[TASK ITEM]: From the entries below, reproduce exactly the line containing "St.), in... kaufen", the line containing "three cats vector image", and every line in between, with nothing added.

----------------

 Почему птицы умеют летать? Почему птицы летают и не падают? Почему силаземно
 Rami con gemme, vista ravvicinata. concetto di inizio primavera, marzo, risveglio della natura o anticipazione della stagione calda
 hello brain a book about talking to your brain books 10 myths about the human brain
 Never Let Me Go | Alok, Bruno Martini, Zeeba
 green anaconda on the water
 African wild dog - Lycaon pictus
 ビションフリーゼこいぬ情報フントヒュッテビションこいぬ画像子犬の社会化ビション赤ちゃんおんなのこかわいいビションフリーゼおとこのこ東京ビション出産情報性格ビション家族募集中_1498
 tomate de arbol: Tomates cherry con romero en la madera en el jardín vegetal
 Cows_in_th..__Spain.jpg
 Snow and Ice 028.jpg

----------------

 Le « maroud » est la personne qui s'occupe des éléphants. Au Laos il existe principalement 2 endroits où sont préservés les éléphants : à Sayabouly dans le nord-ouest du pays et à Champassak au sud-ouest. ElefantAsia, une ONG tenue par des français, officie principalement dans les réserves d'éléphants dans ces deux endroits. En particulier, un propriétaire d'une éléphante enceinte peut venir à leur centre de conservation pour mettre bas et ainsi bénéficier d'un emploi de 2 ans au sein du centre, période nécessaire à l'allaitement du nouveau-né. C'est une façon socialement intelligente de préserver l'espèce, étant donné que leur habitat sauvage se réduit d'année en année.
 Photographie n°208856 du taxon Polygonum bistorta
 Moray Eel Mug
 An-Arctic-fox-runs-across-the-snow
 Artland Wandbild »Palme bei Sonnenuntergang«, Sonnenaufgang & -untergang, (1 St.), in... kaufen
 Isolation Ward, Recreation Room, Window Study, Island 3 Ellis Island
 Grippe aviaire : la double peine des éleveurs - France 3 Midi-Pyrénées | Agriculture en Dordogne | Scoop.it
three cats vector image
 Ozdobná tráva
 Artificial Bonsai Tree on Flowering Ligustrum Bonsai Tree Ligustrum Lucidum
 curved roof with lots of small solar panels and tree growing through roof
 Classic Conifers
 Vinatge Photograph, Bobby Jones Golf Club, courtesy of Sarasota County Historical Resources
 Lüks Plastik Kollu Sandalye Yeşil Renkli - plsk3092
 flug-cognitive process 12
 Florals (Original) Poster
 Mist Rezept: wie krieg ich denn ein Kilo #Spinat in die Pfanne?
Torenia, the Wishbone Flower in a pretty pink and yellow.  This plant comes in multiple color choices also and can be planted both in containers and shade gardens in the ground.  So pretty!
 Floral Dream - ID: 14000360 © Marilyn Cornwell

----------------

[RESPONSE AREA]:
 Artland Wandbild »Palme bei Sonnenuntergang«, Sonnenaufgang & -untergang, (1 St.), in... kaufen
 Isolation Ward, Recreation Room, Window Study, Island 3 Ellis Island
 Grippe aviaire : la double peine des éleveurs - France 3 Midi-Pyrénées | Agriculture en Dordogne | Scoop.it
three cats vector image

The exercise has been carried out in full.